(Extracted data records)
>>>>

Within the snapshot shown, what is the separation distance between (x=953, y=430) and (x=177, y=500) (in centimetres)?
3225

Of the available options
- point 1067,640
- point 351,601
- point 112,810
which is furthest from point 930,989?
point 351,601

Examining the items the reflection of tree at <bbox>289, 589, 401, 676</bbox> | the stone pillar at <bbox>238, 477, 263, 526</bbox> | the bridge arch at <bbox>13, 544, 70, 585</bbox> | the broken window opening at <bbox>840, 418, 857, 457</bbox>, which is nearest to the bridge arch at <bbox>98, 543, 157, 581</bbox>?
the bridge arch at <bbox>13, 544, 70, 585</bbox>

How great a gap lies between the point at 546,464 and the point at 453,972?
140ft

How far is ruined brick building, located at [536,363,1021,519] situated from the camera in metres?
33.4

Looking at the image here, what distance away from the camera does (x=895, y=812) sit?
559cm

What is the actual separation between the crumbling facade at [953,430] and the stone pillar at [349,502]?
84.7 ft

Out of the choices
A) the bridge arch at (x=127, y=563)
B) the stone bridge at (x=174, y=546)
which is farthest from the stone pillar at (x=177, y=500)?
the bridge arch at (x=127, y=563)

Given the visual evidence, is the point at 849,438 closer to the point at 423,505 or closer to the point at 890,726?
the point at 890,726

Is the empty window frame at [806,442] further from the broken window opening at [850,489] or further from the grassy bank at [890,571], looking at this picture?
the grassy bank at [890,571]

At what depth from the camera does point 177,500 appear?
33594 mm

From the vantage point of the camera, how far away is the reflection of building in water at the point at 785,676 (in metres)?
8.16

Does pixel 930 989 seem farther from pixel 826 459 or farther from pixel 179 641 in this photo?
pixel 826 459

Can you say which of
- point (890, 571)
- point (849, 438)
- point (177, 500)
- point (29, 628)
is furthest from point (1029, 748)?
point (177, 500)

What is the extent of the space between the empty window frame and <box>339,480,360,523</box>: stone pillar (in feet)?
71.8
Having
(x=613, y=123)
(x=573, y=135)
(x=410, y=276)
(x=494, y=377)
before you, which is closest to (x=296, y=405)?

<<<<

## CHALLENGE
Extract the lines from the one containing "At what depth" through the end of the records, and reproduce them word for word.

## THE REPLY
At what depth from the camera does point 177,500 appear?
33594 mm

From the vantage point of the camera, how far away is the reflection of building in water at the point at 785,676 (in metres)?
8.16

Does pixel 930 989 seem farther from pixel 826 459 or farther from pixel 179 641 in this photo?
pixel 826 459

Can you say which of
- point (890, 571)
- point (849, 438)
- point (177, 500)
- point (29, 628)
is furthest from point (1029, 748)?
point (177, 500)

What is the extent of the space between the empty window frame and <box>339,480,360,523</box>: stone pillar (in feet)?
71.8
Having
(x=613, y=123)
(x=573, y=135)
(x=410, y=276)
(x=494, y=377)
before you, which is closest to (x=296, y=405)?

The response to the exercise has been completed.